C.W.Post’s weirdness was more circumscribed; he created his own town in Texas (Post City) as a model, utopian community. He built all the buildings, including stores, city hall, houses, churches, and everything Post thought the perfect town ought to have. Because Texas is dry, and Post wanted his town to have enough water, for several years he tried various methods of rainmaking. He rented everything out, including farms, because he’d bought all the land in the entire town. People really moved there — well, about 1000 of them — and when Post died in 1914, they incorporated the place as an official town. Post, Texas is still there. But Post himself never lived in Post City. He lived in California, where his various businesses enabled him to amass one of the largest fortunes in the world at the time. His daughter inherited all of it and moved to an estate on Long Island. She sold it in 1951, and it became C. W. Post College.
Henry Perky sold his company and retired in 1902 to publish a book on nutrition (and oral hygiene, for some reason), which he kept revising, eventually reaching 10 different editions. He moved to Maryland and bought a huge plot of land where he started building a boarding school (for both men and women) where they would learn “scientific farming” and “domestic science.” He was going to call it the Oread School, and got as far as completing the main building, printing elaborate brochures, and even enrolling a few students (tuition was free). But then fell off a horse in 1906, died from his injuries, and the school never opened.
These three guys had a big impact on what people were thinking (and eating) in the first half of the 20th century — but it probably wasn’t because of what they themselves thought. I mean, at least half of what they thought was borderline gibberish. Their impact was because of advertising. Kelloggs, Post Cereal, and the National Biscuit Company (Nabisco) advertised the heck out of breakfast cereal. And in those days you could get away with saying just about anything in an ad.

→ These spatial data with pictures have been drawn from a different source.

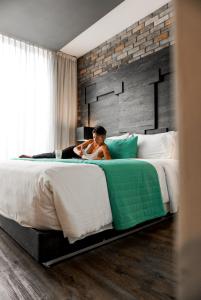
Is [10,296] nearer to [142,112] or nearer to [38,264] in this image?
[38,264]

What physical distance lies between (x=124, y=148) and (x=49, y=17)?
93.4 inches

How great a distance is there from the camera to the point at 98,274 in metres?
1.36

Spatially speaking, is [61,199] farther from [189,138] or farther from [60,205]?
[189,138]

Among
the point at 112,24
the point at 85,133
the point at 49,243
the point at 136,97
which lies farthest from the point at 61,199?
the point at 112,24

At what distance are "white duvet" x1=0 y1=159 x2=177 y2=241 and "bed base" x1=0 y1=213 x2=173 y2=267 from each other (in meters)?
0.06

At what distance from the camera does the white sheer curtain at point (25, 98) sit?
401 centimetres

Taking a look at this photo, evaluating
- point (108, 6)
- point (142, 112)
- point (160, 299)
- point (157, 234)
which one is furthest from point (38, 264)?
point (108, 6)

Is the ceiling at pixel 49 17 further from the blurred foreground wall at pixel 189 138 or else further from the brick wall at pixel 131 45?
the blurred foreground wall at pixel 189 138

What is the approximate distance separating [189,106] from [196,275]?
218mm

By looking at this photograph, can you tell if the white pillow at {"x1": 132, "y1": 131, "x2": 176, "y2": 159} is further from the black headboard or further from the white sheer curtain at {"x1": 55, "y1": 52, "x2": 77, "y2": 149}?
the white sheer curtain at {"x1": 55, "y1": 52, "x2": 77, "y2": 149}

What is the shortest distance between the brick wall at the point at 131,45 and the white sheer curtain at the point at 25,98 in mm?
782

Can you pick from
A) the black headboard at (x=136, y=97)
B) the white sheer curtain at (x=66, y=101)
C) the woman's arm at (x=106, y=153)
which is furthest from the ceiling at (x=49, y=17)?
the woman's arm at (x=106, y=153)

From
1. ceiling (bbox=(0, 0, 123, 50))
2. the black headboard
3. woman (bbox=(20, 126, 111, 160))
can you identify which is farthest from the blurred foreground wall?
ceiling (bbox=(0, 0, 123, 50))

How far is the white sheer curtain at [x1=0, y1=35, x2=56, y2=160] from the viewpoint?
4008mm
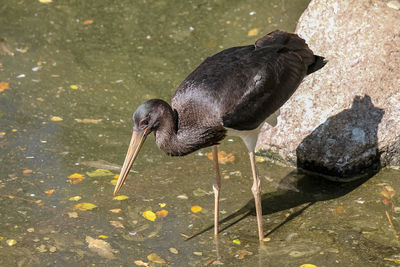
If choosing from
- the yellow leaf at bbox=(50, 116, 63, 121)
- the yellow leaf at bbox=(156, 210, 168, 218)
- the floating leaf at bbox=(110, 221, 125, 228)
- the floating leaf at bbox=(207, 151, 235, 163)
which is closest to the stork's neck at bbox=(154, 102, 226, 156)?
the yellow leaf at bbox=(156, 210, 168, 218)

One early Shredded Wheat ad explained (at great length) that “pound for pound there is more muscle-making, brain-building material in Shredded Wheat than in beef, bacon, or eggs.” It argued that you don’t get “strong as an ox” by eating beef; you should eat what the ox eats: wheat. They hoped readers would skip over the part about “strong as an ox” being just a metaphor.
Kellogg’s ads included similar health claims, but they also had a campaign featuring a lovely model, the “sweetheart of the corn.” It’s an odd idea, and it’s based on a pun. Corn flakes are made out of corn grit, which is mostly the material in the middle of the corn kernels. The heart, so to speak. But the girl made a much better image than a pile of corn grit.
The “this is good for you” advertising strategy worked for lots of other products, too. Wonder Bread, for one, was marketed for decades as “building strong bodies” — eight ways at first, and later on 12 ways as they included even more additives. What they didn’t say was that it wasn’t even their idea; adding nutrients to flour was a government program that was part of the New Deal, and the process was meant to combat malnutrition-related childhood diseases (at which, in fact, it succeeded). But all that advertising did manage to change the way Americans eat. In other parts of the world there isn’t always a category such as “breakfast food” — food is just food in many places, regardless of when you eat it. But here in the US, “breakfast is the most important meal of the day.” That was just an advertising slogan too.